╭──

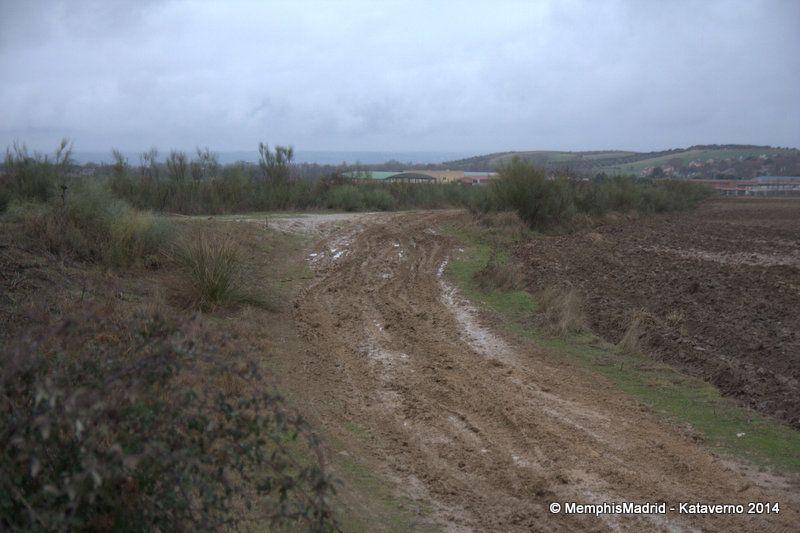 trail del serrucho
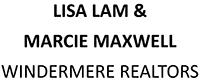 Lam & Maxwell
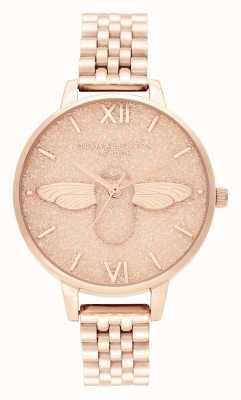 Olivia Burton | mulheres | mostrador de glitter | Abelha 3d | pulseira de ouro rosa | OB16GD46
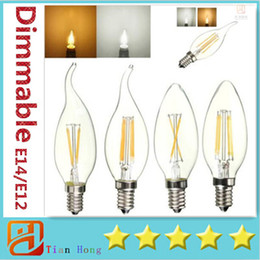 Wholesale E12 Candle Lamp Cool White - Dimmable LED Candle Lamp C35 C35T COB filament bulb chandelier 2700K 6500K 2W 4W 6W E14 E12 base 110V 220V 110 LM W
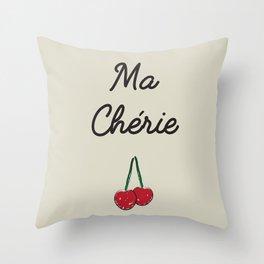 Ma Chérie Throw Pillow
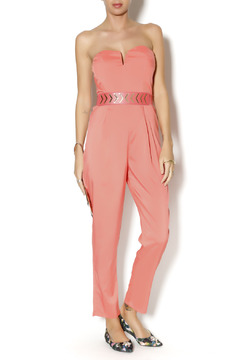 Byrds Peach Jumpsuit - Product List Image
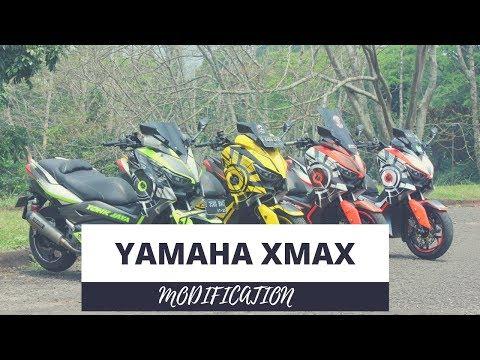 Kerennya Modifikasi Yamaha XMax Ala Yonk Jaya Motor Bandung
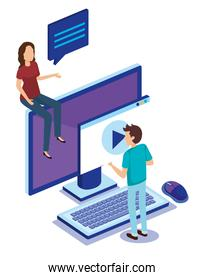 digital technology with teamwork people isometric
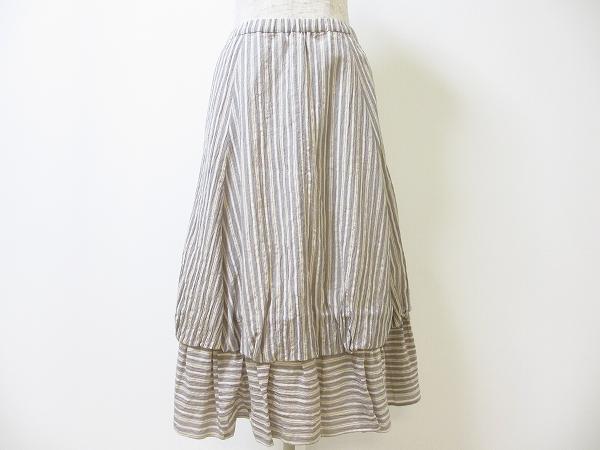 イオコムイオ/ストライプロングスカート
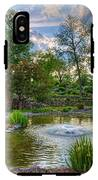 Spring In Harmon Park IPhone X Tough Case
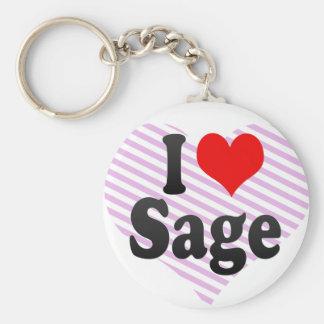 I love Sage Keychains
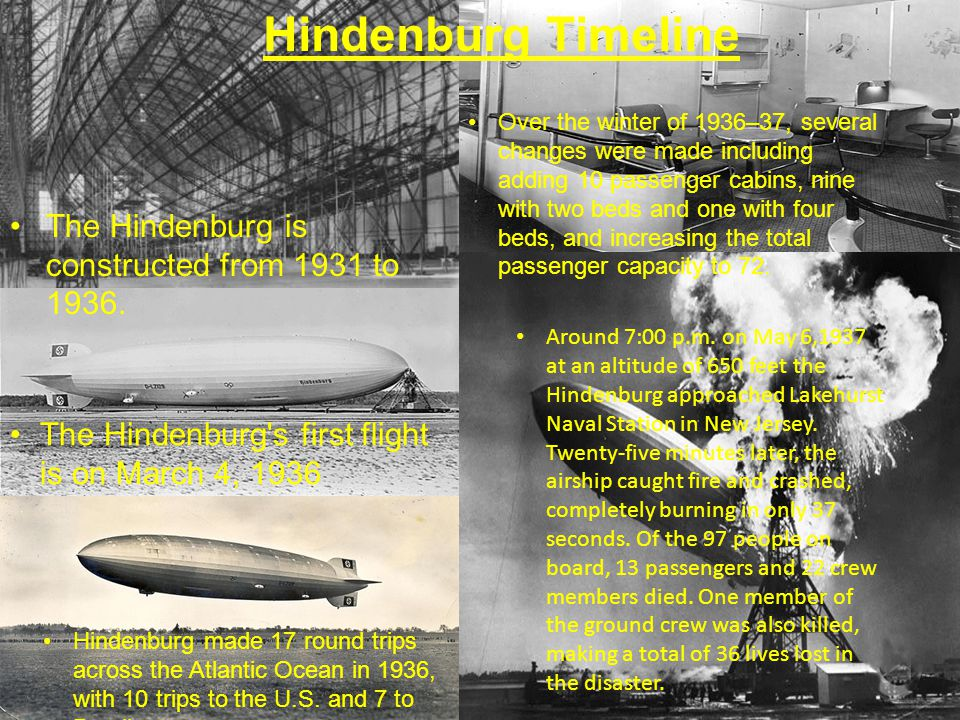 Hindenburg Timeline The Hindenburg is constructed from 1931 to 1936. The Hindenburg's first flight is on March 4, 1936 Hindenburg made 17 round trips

╰──

Would you return the entries verbatim, minus any images?

* [Exercise response]
 trail del serrucho
 Lam & Maxwell
 Olivia Burton | mulheres | mostrador de glitter | Abelha 3d | pulseira de ouro rosa | OB16GD46
 Wholesale E12 Candle Lamp Cool White - Dimmable LED Candle Lamp C35 C35T COB filament bulb chandelier 2700K 6500K 2W 4W 6W E14 E12 base 110V 220V 110 LM W
 Ma Chérie Throw Pillow
 Byrds Peach Jumpsuit - Product List Image
 Kerennya Modifikasi Yamaha XMax Ala Yonk Jaya Motor Bandung
 digital technology with teamwork people isometric
 イオコムイオ/ストライプロングスカート
 Spring In Harmon Park IPhone X Tough Case
 I love Sage Keychains
 Hindenburg Timeline The Hindenburg is constructed from 1931 to 1936. The Hindenburg's first flight is on March 4, 1936 Hindenburg made 17 round trips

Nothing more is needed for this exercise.